Please copy every line from the records below that contains the string "flex".
Input records Block Start
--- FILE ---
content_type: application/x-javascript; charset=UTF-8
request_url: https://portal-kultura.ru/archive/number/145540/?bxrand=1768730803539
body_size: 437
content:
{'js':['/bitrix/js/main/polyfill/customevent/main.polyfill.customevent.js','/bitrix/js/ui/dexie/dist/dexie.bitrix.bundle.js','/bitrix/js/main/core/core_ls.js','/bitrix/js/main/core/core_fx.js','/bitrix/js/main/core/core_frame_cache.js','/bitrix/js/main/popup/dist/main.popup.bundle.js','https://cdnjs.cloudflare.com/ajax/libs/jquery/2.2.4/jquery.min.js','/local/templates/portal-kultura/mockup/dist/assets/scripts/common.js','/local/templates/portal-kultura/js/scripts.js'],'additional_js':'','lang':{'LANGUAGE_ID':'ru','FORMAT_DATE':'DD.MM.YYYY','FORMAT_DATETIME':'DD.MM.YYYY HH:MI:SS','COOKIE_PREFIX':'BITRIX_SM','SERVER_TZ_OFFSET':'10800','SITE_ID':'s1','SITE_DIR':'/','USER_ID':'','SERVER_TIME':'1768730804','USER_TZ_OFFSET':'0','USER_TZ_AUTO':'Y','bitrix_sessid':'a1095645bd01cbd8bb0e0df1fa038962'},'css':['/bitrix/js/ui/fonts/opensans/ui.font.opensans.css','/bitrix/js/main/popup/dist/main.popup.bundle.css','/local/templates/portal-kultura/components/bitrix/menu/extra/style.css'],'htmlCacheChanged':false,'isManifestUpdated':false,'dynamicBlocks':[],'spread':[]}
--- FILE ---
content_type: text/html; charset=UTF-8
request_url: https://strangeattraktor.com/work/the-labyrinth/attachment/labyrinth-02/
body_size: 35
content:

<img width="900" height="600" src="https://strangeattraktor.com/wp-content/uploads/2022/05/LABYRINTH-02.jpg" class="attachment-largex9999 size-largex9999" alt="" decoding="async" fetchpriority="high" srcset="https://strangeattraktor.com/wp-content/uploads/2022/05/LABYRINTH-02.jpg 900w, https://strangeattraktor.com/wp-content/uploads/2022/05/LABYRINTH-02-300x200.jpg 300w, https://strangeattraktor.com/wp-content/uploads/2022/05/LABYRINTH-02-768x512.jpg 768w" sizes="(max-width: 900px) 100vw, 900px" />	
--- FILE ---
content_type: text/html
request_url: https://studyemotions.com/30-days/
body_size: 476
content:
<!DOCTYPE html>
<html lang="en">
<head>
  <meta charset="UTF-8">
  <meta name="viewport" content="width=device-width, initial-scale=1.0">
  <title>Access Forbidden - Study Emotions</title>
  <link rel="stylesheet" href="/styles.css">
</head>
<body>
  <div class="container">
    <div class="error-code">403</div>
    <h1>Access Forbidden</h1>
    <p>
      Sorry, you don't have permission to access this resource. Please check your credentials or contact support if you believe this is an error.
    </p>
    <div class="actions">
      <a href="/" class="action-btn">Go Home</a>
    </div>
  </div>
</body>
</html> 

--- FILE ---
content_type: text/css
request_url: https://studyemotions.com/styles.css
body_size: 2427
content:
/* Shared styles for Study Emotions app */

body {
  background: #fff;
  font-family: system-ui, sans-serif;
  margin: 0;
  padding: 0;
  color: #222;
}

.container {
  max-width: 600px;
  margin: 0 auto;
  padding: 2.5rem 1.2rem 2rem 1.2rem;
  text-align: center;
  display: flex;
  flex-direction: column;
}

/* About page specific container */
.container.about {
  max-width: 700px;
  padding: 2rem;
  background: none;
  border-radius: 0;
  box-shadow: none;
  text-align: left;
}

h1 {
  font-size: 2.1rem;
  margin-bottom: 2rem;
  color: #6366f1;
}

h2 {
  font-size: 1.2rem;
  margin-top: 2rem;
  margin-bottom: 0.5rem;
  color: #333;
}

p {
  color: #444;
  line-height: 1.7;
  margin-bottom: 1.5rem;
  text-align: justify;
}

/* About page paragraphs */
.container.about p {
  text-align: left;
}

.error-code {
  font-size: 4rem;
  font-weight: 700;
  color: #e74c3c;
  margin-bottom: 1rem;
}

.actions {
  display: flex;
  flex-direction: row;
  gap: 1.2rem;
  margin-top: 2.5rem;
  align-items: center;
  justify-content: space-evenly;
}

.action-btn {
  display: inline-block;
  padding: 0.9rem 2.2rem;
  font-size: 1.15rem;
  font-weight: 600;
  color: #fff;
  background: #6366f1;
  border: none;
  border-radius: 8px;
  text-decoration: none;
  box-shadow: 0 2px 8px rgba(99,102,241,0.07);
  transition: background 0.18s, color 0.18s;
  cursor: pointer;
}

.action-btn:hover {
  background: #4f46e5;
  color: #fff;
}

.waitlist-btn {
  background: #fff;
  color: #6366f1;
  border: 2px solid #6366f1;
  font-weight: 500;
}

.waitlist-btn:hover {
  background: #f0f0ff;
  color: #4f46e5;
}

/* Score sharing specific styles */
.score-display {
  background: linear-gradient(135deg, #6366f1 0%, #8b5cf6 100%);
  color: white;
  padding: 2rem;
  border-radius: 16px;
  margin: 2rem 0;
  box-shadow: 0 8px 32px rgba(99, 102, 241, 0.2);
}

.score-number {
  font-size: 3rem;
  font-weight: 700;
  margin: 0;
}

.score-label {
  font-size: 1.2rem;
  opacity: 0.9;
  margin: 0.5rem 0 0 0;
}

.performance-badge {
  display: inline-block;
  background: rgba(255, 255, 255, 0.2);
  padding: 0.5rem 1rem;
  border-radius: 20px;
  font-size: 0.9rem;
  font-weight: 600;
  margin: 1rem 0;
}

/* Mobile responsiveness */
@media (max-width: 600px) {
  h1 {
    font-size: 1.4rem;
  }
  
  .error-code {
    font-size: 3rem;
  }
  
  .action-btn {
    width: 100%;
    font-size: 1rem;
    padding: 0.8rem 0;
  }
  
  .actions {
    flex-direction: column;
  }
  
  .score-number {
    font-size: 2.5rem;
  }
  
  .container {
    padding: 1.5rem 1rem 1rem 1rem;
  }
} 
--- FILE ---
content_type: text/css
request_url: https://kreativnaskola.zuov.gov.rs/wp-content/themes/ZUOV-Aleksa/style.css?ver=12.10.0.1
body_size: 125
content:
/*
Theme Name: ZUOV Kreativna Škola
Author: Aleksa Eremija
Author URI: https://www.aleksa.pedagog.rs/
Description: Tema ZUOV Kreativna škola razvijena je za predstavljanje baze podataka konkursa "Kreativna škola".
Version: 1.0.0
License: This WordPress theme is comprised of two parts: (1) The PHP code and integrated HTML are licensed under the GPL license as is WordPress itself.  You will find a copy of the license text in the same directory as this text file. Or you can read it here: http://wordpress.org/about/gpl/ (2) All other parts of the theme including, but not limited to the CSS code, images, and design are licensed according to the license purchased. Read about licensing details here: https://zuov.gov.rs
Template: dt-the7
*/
Input records Block End
Your response:
  display: flex;
  flex-direction: column;
  display: flex;
  flex-direction: row;
    flex-direction: column;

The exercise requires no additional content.